Críticas: Código fuente

Source Code (USA-Francia, 2011).
Director: Duncan Jones.
Intérpretes: Jake Gyllenhall, Michelle Monaghan, Vera Farmiga, Jeffrey Wright, Michael Arden.
Guión: Ben Ripley.
Música: Chris Bacon.
Fotografía: Don Burgess.
Montaje: Paul Hirsch.
Idioma: Inglés.
Duración: 93 minutos.



Código Jones

Por Jorge R.


La literatura y el cine han hecho de la ciencia ficción un vehículo perfecto para optar por dos caminos. Uno lleva a poder narrarnos increíbles aventuras, llenas de imaginación, surcando mundos inalcanzables o inimaginables y sometiendo a sus protagonistas a fantásticos retos. El otro lleva a la exposición de preguntas sobre las posibilidades y la condición del ser humano sometido a circunstancias irreales. Este último camino ha servido a grandes literatos y cineastas para plantearnos sus respuestas a preguntas casi metafísicas que van desde la creación hasta la misma existencia. Duncan Jones, ya apuntaba en esta dirección en su anterior obra, Moon (con la que ganó el festival de cine fantástico de Sitges), donde, tirando de inteligencia más que de pirotecnia, nos puso ante el desolador misterio que rodea a su perdido protagonista.
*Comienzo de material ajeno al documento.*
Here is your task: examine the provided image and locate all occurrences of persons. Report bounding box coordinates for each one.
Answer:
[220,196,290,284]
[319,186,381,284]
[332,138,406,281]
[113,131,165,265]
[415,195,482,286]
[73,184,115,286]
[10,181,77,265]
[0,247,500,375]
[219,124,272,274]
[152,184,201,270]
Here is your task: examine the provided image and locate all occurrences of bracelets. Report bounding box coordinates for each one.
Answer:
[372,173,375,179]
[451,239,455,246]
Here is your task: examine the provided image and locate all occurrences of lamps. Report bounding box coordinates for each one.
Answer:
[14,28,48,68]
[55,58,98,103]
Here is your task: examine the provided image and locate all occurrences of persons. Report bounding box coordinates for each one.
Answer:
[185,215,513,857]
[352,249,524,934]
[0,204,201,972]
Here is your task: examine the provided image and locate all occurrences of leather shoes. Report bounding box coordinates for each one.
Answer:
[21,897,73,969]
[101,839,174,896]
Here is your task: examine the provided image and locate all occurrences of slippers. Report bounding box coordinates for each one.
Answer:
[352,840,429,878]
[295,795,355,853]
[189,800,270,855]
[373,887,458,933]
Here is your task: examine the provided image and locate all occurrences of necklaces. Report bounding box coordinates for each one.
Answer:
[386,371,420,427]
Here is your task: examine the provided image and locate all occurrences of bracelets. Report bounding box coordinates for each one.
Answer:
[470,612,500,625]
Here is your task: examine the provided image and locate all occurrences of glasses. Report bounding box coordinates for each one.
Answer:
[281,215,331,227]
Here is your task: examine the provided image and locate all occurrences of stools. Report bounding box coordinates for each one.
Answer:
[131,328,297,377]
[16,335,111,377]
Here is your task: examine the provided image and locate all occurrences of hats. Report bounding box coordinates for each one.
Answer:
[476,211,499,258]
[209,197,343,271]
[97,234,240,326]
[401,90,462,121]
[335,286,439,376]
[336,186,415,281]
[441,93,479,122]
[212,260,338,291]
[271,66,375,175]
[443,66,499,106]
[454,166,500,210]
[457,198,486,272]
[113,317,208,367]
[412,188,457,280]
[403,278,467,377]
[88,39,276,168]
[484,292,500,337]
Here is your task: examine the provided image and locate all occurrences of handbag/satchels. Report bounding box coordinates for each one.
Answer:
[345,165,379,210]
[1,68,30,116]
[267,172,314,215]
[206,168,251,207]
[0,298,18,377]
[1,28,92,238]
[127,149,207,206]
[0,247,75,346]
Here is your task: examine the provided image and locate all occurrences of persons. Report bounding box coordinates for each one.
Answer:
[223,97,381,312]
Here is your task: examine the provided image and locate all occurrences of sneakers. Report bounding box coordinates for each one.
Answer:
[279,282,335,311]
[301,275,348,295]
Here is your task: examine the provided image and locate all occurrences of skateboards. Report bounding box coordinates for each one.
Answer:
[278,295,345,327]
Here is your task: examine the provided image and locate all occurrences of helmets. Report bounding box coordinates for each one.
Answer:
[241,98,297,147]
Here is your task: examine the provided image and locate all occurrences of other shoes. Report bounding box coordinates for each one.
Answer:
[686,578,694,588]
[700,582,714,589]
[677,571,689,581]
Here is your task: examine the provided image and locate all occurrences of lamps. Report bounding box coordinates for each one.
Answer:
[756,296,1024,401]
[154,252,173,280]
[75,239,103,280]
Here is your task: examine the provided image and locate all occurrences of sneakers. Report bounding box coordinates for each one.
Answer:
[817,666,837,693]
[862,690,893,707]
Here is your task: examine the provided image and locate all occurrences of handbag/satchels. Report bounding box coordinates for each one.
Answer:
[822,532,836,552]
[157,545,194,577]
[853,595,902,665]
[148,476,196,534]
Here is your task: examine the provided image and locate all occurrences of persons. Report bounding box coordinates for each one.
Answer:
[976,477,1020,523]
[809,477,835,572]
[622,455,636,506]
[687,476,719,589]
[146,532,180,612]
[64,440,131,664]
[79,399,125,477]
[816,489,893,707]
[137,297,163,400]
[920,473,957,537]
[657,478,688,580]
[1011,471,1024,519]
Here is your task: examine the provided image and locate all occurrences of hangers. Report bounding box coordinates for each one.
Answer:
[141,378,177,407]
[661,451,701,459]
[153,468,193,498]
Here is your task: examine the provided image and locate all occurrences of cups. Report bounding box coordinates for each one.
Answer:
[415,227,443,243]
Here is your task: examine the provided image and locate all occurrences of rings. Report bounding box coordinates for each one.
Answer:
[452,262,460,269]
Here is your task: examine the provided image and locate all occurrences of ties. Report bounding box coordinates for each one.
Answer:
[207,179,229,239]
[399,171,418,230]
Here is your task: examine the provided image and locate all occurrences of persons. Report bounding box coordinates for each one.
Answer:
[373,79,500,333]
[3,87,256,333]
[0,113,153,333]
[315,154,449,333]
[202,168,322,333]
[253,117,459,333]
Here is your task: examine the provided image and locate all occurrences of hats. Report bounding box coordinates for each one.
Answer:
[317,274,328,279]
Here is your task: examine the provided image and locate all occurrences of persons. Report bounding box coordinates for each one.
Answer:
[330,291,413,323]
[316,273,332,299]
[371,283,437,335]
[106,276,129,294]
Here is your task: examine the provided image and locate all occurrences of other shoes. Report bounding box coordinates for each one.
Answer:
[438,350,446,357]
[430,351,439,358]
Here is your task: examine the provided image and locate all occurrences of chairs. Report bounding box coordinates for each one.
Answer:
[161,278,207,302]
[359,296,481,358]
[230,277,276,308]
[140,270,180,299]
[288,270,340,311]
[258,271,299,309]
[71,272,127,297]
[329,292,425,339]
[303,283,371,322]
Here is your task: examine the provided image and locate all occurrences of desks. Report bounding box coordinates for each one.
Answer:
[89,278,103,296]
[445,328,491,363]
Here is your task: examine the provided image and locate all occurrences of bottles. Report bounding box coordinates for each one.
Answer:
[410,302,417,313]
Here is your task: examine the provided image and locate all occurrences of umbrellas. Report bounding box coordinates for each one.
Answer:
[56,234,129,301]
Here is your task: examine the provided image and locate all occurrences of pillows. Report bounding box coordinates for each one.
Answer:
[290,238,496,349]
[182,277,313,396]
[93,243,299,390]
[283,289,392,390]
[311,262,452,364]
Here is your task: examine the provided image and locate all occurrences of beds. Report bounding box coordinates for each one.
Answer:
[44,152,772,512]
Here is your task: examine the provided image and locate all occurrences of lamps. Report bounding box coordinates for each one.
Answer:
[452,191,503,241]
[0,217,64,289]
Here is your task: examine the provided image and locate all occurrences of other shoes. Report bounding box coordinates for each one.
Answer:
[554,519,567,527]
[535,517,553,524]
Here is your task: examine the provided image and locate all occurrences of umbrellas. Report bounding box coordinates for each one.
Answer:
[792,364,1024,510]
Mucho más difícil parecía el reto de este Código Fuente. Su guión (con esas claras reminiscencias que abarcan desde Atrapado en el tiempo hasta Minotity Report) se prestaba a dejarse arrastrar ante un thriller apasionante y lleno de acción pudiendo jugar con las mil posibilidades que le brindaba su surrealista y brillante premisa en la búsqueda del malvado terrorista. Sin embargo Jones deja muy pronto claro que eso le interesa lo justo. Algo evidente cuando observamos cómo se desinfla el misterio o cómo a la resolución del mismo apenas se le da contenido. La aventura se desvanece para dejar aflorar cuestiones más profundas. El director juega con aquello de la física, aunque lo que termina tomando auténtico sentido sea la química. Es en este punto donde resulta vital que sus dos protagonistas hagan creíble esa apuesta y, ciertamente, Jake Gyllenhaal y Michelle Monaghan lo logran. Hay luz alrededor de ellos justo cuando debe aparecer.

Domina Duncan Jones la acción, consiguiendo que esos ocho minutos vividos y repetidos mil veces no cansen. Logrando, apoyado igualmente en un muy buen trabajo de montaje, que lo mismo sea en cada ocasión diferente y dando oportunidad a que broten sentimientos creíbles entre sus protagonistas. Incluso cada uno de los pequeños secundarios que viven y reviven en ese vagón de tren tiene la oportunidad de presentársenos de una forma y su contraria dependiendo del momento del metraje en el que nos hallemos. Y lo hace con un manejo envidiable, ya que de no ser así se puede caer en lo desastroso, de dos de las cosas que más me obsesionan e interesan cuando me pongo ante cualquier obra cinematográfica: el manejo del tiempo y del punto de vista (y no sólo en este género).

La perspectiva puede cambiar las impresiones. Por ello la ciencia ficción, como la magia, y sus licencias nos permiten imaginar qué pasaría si podemos manejar el tiempo y el espacio a nuestro antojo. Pero no sólo la ciencia ficción. Instalados en la realidad más palpable todos hemos dejado simplemente volar nuestra mente imaginando que nuestros anhelos (vitales, sentimentales…) se hacen realidad o situándonos allí donde nos hubiera gustado o gustaría estar. Y quizá sea ahí, en la realidad más cruda, donde termina presentándose el protagonista de esta cinta para decidir que no sólo hay que soñar sino que no hay que dejar escapar las cosas buenas que nos suceden cuando se nos presenta la posibilidad.

No se regodea durante el metraje esta cinta en aquello de haber tenido una buena idea. El filme es sincero, directo, concreto. Cuenta lo que quiere y va llevando al espectador allí donde pretende. Sin juegos, sin adivinanzas, sin perderse en el trayecto… sin artificios, lo cual tiene mérito estando en medio de algo que es en sí mismo artificial.

Código Fuente, que  pudo ser “simplemente” una buena película de acción, termina siendo una magnífica película que nos pone cara a cara ante complejísimas reflexiones. Incluso sobre la propia vida. Mucho ha obsesionado al hombre desde el principio de la historia la posibilidad de la vida eterna, pero hay algo que quizá nos pueda llegar a despertar aun más interés o pasión: la posibilidad de vivir (antes de la muerte) un amor eterno.